In 2001, a few days before the Sept. 11 attacks, a German engineering student named Said Bahaji unexpectedly announced to his family he had a job waiting for him at a Pakistani computer company and he flew to Karachi, leaving behind his wife and infant son.

In the aftermath of the attacks, Mr. Bahaji, the Muslim son of a German mother and Moroccan father, was found to have rented and shared an apartment with two suspected World Trade Center hijackers, including Mohammed Atta, the believed ringleader, and a third Arab man who tried to take flying lessons in the United States.

Little had been heard from Mr. Bahaji since then until this week, when a German passport believed to be his was recovered by Pakistani troops in an abandoned militant compound.

Pakistani authorities suspect Mr. Bahaji is one of the al Qeada leaders helping the Taliban fight government forces in the rugged South Waziristan region.

U.S. and German investigators believe he helped the Hamburg based terrorists with logistics like obtaining travel documents and setting up computers.

In a 2002 interview, Mr. Bahaji's aunt, Barbara Arens, said her nephew "might have been tricked into going to Pakistan." Ms. Arens said she was once close to Mr. Bahaji but stopped talking to him when he adopted increasingly fundamentalist views in the late 1990s. "Half of me thinks he's guilty."

(Stored data entries)
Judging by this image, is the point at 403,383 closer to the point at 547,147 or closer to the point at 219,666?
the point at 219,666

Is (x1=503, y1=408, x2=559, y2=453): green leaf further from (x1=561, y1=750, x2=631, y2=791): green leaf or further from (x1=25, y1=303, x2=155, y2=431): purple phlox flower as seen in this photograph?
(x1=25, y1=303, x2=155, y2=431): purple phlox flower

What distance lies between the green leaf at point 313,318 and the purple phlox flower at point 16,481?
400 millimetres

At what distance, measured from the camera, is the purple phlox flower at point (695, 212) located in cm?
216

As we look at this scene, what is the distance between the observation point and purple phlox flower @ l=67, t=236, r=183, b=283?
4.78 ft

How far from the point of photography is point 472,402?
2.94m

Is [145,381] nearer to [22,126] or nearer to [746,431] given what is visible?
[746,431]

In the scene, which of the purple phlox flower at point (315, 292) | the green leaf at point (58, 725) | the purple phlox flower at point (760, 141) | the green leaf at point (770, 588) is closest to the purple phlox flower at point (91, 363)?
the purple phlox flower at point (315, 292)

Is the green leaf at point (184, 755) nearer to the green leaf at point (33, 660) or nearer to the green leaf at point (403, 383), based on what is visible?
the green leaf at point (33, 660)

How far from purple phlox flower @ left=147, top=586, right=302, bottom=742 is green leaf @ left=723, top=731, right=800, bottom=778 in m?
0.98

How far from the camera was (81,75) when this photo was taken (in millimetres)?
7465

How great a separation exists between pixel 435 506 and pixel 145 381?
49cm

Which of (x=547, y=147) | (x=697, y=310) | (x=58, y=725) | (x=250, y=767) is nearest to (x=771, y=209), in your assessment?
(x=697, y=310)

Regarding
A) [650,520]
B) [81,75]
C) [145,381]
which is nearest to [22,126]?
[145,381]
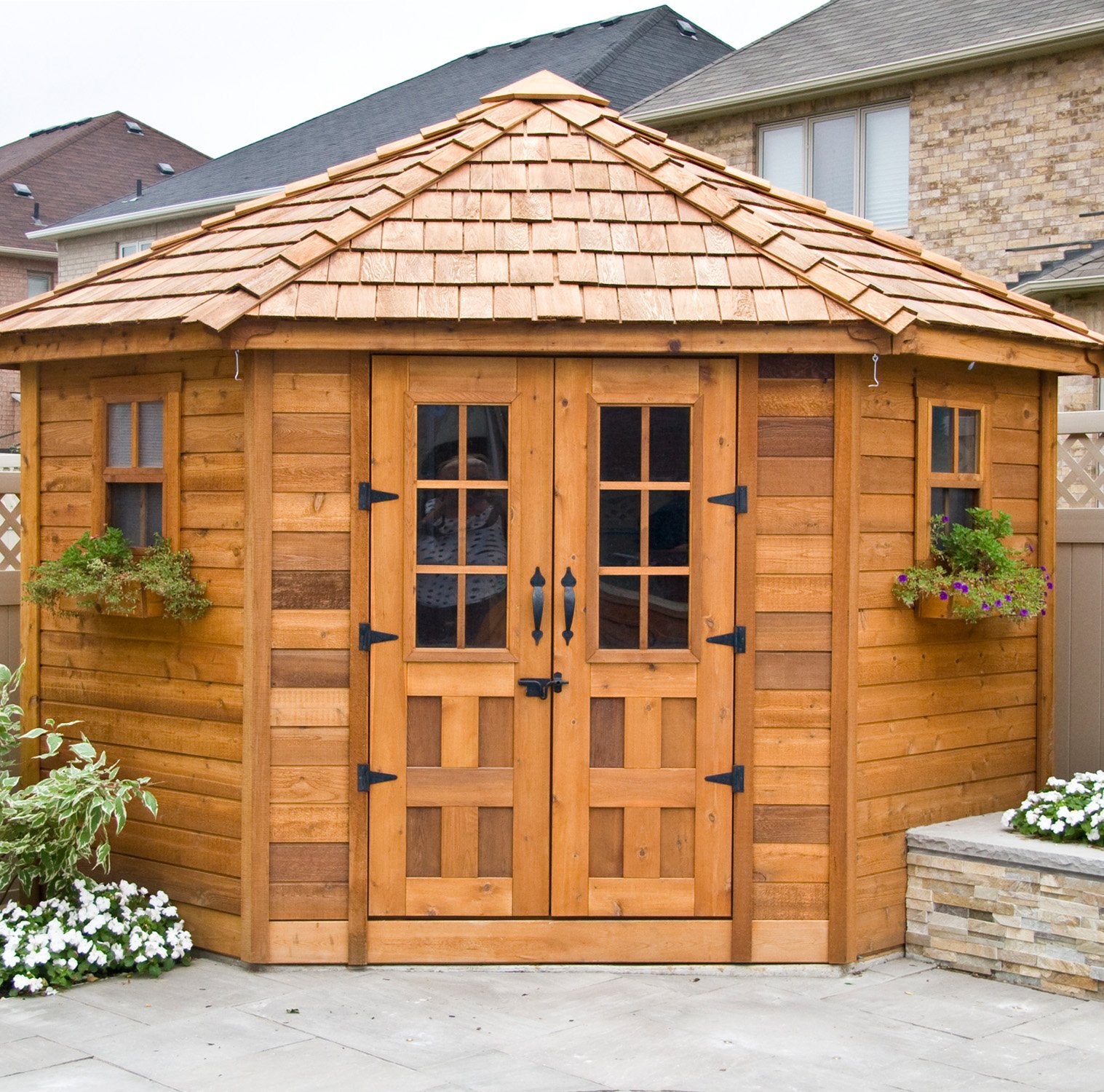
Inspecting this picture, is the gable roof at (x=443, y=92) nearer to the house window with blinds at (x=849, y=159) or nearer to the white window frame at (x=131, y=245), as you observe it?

REQUIRED WORK:
(1) From the passage on Said Bahaji, write out the part that opens with the words containing "In the aftermath" and closes with "setting up computers.".
(2) Answer these questions using the passage on Said Bahaji.
(a) To which city did Mr. Bahaji fly?
(b) What did Pakistani troops recover in an abandoned militant compound?
(c) In what year did Barbara Arens give her interview?

SOLUTIONS BELOW:
(1)
In the aftermath of the attacks, Mr. Bahaji, the Muslim son of a German mother and Moroccan father, was found to have rented and shared an apartment with two suspected World Trade Center hijackers, including Mohammed Atta, the believed ringleader, and a third Arab man who tried to take flying lessons in the United States.

Little had been heard from Mr. Bahaji since then until this week, when a German passport believed to be his was recovered by Pakistani troops in an abandoned militant compound.

Pakistani authorities suspect Mr. Bahaji is one of the al Qeada leaders helping the Taliban fight government forces in the rugged South Waziristan region.

U.S. and German investigators believe he helped the Hamburg based terrorists with logistics like obtaining travel documents and setting up computers.

(2)
(a) Karachi
(b) A German passport believed to be his
(c) 2002